• _Directions for this task_
Lines from the one containing "How far do dead" through the end of the data are to be returned exactly, and no others.

start Records shown

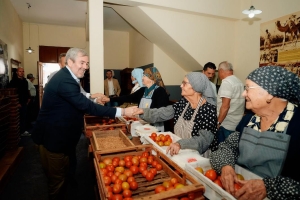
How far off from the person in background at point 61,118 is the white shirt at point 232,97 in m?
2.02

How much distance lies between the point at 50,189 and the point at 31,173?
1.75 metres

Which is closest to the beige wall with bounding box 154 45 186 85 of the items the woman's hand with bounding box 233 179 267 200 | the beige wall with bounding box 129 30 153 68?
the beige wall with bounding box 129 30 153 68

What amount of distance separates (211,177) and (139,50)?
23.7 ft

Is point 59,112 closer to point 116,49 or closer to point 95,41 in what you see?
point 95,41

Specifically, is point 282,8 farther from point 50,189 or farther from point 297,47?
point 50,189

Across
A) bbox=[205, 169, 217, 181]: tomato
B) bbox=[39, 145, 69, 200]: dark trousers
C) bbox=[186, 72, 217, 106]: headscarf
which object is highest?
bbox=[186, 72, 217, 106]: headscarf

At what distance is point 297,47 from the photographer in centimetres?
371

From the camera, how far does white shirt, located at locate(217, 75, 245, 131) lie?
3133mm

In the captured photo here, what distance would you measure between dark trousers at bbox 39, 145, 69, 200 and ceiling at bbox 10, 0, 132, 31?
5314mm

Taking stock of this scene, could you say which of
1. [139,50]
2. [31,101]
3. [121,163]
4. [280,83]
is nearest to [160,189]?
[121,163]

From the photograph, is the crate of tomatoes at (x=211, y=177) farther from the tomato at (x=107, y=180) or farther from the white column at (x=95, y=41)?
the white column at (x=95, y=41)

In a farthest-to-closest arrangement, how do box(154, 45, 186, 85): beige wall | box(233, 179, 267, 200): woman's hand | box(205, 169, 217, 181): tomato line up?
1. box(154, 45, 186, 85): beige wall
2. box(205, 169, 217, 181): tomato
3. box(233, 179, 267, 200): woman's hand

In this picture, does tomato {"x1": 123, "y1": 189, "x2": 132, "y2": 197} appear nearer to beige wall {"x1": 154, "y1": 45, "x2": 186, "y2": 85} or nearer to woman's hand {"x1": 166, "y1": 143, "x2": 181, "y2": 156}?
woman's hand {"x1": 166, "y1": 143, "x2": 181, "y2": 156}

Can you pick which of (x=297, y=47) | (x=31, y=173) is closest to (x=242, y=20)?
(x=297, y=47)
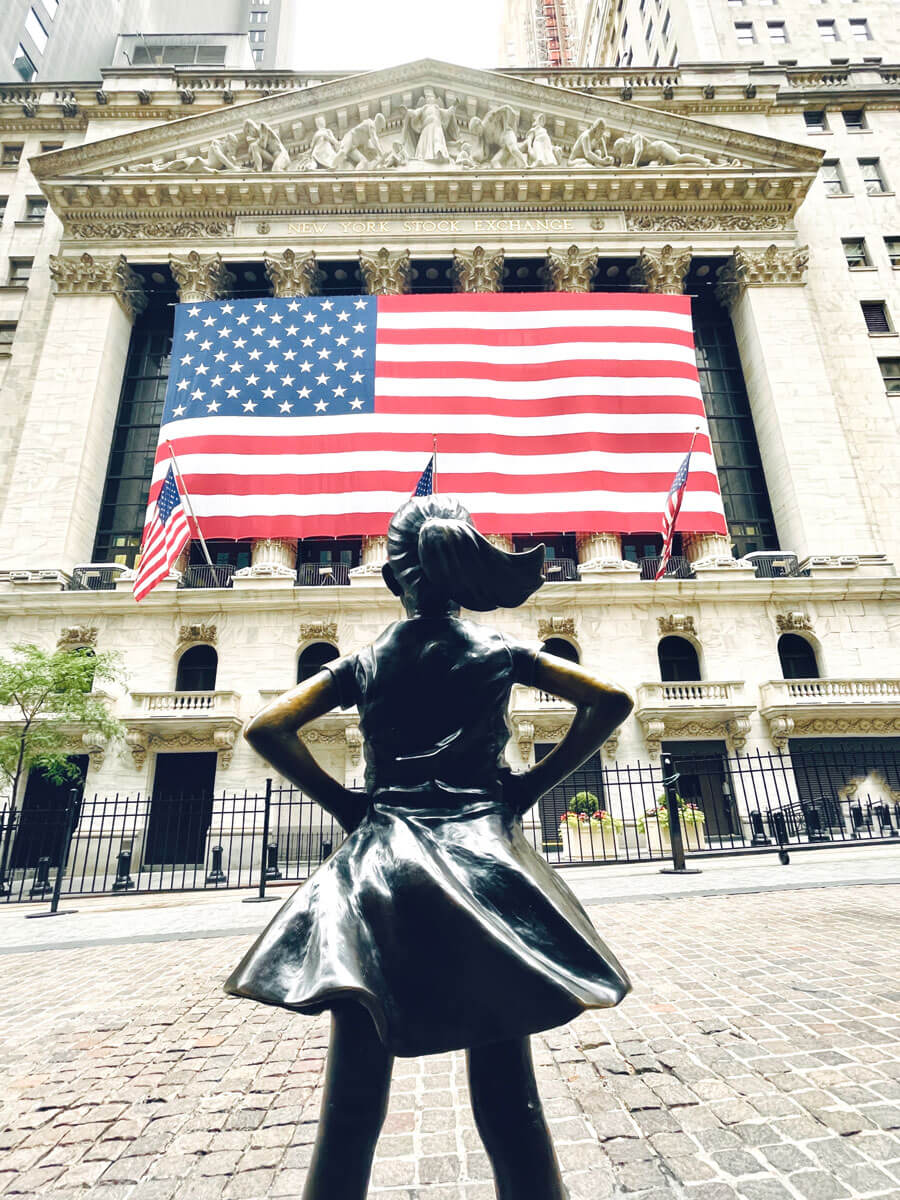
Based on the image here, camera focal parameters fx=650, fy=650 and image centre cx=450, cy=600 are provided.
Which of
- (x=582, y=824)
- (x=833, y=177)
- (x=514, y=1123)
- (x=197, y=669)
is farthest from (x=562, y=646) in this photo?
(x=833, y=177)

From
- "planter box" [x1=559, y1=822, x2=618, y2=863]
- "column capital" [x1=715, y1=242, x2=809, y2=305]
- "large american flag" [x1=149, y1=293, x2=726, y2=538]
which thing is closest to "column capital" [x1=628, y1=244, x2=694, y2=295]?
"column capital" [x1=715, y1=242, x2=809, y2=305]

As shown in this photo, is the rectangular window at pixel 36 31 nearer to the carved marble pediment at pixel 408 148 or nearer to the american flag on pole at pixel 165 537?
the carved marble pediment at pixel 408 148

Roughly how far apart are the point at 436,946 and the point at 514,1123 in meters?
0.55

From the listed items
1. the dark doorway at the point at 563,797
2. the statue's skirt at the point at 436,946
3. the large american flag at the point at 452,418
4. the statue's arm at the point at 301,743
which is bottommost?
the statue's skirt at the point at 436,946

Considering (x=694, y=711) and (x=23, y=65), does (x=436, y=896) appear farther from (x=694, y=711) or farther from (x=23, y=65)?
(x=23, y=65)

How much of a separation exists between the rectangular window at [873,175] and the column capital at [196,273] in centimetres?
2951

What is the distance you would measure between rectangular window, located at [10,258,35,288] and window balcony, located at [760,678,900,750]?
34.3m

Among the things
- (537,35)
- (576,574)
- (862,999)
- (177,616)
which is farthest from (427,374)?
(537,35)

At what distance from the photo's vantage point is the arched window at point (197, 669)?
2155 cm

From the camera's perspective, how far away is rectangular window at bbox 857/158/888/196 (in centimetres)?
3008

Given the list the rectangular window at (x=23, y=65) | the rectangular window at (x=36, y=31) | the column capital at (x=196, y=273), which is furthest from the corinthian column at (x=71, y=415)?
the rectangular window at (x=36, y=31)

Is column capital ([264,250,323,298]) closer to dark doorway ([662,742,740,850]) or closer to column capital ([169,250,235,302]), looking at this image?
column capital ([169,250,235,302])

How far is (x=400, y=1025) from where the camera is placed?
1.46 metres

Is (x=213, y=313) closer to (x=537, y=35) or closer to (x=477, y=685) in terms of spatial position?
(x=477, y=685)
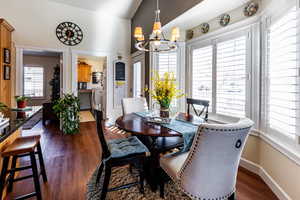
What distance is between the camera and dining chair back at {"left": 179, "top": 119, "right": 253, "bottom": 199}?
1071 mm

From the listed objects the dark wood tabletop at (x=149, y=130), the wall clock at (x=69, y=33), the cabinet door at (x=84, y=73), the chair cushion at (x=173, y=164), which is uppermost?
the wall clock at (x=69, y=33)

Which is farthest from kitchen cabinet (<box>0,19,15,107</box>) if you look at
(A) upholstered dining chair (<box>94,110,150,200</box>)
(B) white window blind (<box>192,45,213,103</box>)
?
(B) white window blind (<box>192,45,213,103</box>)

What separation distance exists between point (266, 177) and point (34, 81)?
918 centimetres

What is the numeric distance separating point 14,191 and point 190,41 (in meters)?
3.80

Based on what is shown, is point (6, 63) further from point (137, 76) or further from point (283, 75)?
point (283, 75)

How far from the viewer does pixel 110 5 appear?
4453mm

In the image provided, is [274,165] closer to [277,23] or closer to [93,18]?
[277,23]

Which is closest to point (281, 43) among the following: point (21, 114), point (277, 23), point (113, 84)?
point (277, 23)

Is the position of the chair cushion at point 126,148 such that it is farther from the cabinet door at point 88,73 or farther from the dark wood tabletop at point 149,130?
the cabinet door at point 88,73

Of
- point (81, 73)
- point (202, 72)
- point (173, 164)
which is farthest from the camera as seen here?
point (81, 73)

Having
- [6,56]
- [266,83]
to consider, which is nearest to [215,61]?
[266,83]

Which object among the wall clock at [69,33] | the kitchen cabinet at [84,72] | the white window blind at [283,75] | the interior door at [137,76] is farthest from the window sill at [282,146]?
the kitchen cabinet at [84,72]

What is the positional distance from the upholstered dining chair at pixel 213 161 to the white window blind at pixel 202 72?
Result: 6.46 feet

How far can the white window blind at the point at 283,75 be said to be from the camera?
1.61 metres
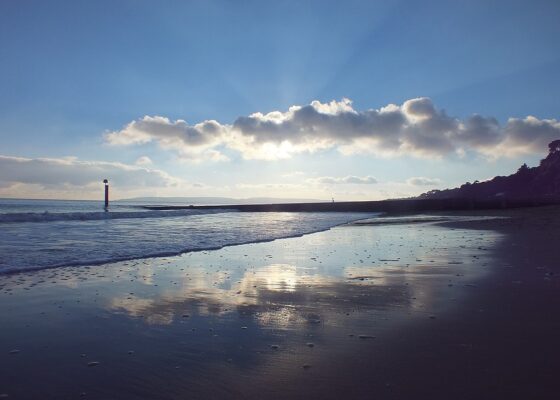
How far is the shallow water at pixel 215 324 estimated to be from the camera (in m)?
3.36

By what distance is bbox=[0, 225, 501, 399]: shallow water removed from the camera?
11.0 feet

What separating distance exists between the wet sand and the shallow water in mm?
20

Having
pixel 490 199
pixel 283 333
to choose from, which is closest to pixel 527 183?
pixel 490 199

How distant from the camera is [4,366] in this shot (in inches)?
147

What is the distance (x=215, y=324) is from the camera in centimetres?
505

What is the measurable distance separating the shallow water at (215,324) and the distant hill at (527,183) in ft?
225

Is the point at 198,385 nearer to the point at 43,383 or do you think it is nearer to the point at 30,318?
the point at 43,383

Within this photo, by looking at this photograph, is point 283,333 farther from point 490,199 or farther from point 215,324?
point 490,199

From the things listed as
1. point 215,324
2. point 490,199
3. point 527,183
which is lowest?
point 215,324

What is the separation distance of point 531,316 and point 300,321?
2975mm

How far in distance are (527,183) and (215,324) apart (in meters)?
92.4

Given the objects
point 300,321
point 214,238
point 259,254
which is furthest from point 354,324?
point 214,238

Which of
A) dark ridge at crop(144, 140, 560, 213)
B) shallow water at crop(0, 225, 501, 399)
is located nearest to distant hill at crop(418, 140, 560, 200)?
dark ridge at crop(144, 140, 560, 213)

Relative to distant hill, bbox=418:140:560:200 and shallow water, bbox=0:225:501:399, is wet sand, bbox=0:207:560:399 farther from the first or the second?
distant hill, bbox=418:140:560:200
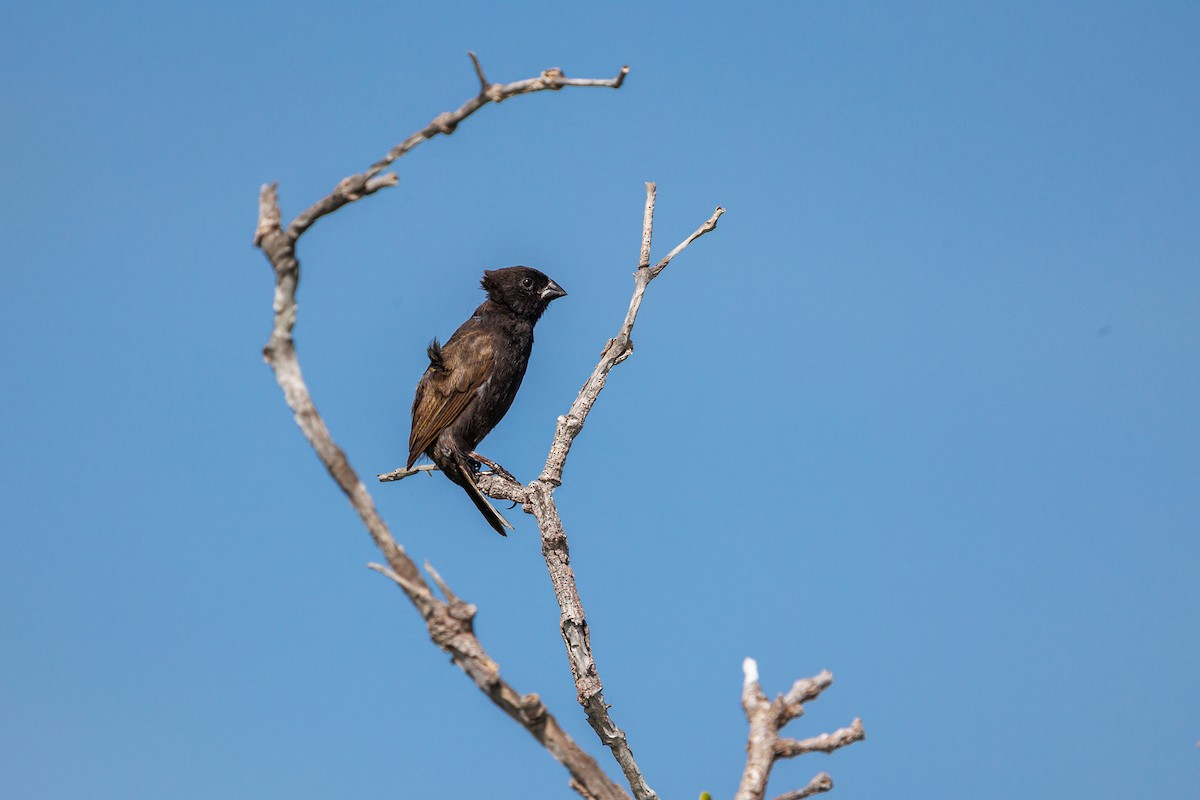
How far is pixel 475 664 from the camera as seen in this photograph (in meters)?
2.63

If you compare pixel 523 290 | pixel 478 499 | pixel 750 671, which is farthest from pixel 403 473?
pixel 750 671

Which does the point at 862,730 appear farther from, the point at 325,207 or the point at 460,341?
the point at 460,341

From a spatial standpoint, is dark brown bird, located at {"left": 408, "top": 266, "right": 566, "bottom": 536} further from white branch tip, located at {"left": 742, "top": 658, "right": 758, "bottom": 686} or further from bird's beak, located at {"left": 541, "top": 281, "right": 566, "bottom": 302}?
white branch tip, located at {"left": 742, "top": 658, "right": 758, "bottom": 686}

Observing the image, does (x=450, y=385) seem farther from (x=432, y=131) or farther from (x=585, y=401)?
(x=432, y=131)

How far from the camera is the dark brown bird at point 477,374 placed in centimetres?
842

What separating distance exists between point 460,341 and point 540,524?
3342 mm

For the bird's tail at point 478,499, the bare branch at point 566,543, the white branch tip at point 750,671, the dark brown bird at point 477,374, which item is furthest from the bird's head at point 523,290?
the white branch tip at point 750,671

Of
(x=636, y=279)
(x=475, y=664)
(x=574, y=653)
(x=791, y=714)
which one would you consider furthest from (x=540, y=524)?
(x=475, y=664)

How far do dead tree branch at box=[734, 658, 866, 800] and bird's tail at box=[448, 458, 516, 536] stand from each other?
14.4ft

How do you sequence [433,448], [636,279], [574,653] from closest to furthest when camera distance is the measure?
[574,653] < [636,279] < [433,448]

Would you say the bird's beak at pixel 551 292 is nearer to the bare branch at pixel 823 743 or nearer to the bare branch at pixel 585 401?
the bare branch at pixel 585 401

end Records shown

• _Solved problem_
How far do dead tree branch at box=[734, 658, 866, 800] and bird's tail at box=[448, 458, 516, 536] stand from each other?
14.4ft

How do you sequence [433,448], [636,279], [574,653] from closest to furthest when camera distance is the measure?
[574,653] < [636,279] < [433,448]

Would you say the bird's beak at pixel 551 292 is nearer to the bare branch at pixel 823 743 or nearer to the bare branch at pixel 585 401?
the bare branch at pixel 585 401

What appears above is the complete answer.